Explanation of recoverable and non-recoverable expenses in leases and their impact on underwriting, NOI, and lender evaluations for CRE loans.
Recoverable expenses are property operating costs that landlords pass through to tenants under lease agreements, typically on a pro rata basis, and often include common area maintenance, utilities, property taxes, and insurance; non-recoverable expenses are owner-paid items such as structural repairs, capital improvements, leasing commissions, and property management fees in some structures. In CRE lending, distinguishing these categories matters because recoverables reduce the landlord’s net operating cost exposure while non-recoverables remain on the owner’s income statement, affecting normalized NOI and the borrower’s debt service capacity.

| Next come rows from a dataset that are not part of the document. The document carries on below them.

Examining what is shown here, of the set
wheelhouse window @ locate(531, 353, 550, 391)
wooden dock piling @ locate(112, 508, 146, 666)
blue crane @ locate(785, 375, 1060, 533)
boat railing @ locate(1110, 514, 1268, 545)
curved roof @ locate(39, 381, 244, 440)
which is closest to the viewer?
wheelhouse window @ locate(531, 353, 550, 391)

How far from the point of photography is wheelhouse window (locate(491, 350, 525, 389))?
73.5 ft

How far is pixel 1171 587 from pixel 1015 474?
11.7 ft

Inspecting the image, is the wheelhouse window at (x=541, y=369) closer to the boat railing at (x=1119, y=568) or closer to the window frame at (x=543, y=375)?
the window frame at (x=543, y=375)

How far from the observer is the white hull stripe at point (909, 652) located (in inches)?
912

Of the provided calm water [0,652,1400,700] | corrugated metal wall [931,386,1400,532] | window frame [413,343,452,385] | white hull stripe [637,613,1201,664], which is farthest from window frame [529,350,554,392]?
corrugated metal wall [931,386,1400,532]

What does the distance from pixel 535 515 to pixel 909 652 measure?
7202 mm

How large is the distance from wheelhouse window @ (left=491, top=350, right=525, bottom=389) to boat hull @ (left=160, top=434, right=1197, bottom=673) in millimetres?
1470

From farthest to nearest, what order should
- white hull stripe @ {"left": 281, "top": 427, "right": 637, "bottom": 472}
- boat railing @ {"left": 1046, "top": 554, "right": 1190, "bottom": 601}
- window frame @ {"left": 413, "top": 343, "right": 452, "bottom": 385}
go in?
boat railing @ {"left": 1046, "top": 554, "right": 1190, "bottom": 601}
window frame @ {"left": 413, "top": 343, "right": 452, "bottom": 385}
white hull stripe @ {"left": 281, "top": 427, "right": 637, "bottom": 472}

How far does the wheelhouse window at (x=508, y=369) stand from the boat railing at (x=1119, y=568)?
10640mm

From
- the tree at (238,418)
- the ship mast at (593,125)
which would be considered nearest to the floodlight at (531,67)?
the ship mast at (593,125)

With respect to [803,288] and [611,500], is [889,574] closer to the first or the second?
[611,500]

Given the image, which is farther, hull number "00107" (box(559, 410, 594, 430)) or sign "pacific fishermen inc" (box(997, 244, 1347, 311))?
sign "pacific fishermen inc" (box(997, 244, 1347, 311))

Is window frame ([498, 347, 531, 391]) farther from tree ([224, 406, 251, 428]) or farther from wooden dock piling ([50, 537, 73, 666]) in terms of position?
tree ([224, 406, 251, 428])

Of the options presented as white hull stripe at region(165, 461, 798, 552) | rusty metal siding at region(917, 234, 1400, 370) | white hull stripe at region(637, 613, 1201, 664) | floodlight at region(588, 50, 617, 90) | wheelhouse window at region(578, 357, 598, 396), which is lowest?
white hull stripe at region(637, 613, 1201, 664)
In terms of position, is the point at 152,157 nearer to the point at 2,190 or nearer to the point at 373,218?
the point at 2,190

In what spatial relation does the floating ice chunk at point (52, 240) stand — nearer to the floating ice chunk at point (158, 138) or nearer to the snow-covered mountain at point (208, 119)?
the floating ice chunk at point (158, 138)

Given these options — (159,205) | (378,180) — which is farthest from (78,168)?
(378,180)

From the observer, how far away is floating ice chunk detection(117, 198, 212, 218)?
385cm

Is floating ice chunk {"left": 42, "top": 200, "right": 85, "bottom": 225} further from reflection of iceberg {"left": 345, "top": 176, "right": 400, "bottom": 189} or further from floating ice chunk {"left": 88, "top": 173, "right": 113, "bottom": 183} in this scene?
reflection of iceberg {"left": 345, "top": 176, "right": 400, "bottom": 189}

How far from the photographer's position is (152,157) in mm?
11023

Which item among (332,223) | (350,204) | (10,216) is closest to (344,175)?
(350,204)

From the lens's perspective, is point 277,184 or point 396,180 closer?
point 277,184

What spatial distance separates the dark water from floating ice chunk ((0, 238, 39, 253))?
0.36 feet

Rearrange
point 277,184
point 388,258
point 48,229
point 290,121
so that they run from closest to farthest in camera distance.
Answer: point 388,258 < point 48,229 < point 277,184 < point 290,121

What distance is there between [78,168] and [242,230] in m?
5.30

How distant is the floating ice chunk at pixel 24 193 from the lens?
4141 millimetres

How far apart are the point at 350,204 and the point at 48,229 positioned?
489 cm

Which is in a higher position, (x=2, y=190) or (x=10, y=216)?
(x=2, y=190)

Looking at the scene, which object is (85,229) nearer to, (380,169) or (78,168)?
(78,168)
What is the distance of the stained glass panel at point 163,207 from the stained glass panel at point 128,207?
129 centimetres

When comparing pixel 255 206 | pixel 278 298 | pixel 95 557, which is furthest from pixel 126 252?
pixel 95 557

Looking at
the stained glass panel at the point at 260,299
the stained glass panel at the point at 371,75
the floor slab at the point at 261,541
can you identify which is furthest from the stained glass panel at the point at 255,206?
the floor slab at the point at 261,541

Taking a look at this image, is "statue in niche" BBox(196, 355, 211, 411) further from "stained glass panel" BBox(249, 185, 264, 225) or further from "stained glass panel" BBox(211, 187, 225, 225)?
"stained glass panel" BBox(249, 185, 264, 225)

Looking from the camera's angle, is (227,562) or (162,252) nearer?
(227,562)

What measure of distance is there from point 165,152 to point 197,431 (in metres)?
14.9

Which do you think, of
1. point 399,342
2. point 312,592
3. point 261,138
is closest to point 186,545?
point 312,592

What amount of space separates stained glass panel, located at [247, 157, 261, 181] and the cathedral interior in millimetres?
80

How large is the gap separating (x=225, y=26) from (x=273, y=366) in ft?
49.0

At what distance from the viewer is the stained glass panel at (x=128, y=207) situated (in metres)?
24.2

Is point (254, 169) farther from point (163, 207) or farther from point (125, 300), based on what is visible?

In underwriting or preparing a loan package, clearly identify which line items on the operating statement are recoverable under current lease terms and which must be absorbed by ownership. Use lease abstracts and CAM reconciliation policies to convert gross-to-net figures into owner-paid expense projections. Lenders will adjust historical expense figures for one-off recoveries, disputed pass-throughs, or non-reimbursed items, and will examine lease language for caps, exclusion clauses, and stop provisions that alter future recoverable flows. Accurate classification prevents overstating owner expense obligations or NOI when sizing a loan.
Clear separation between recoverable and non-recoverable expenses is essential for accurate NOI normalization, loan sizing, and stress testing cash flow under changing occupancy scenarios. Recoverable expenses improve effective rent and reduce owner operating risk, making a property more financeable, while non-recoverable items increase volatility in net cash available for debt service. Lenders scrutinize lease structures and historical reconciliations to validate claimed recoverables; sponsors who misclassify expenses can face covenant issues, funding delays, or required reserves that shrink proceeds or increase the cost of capital.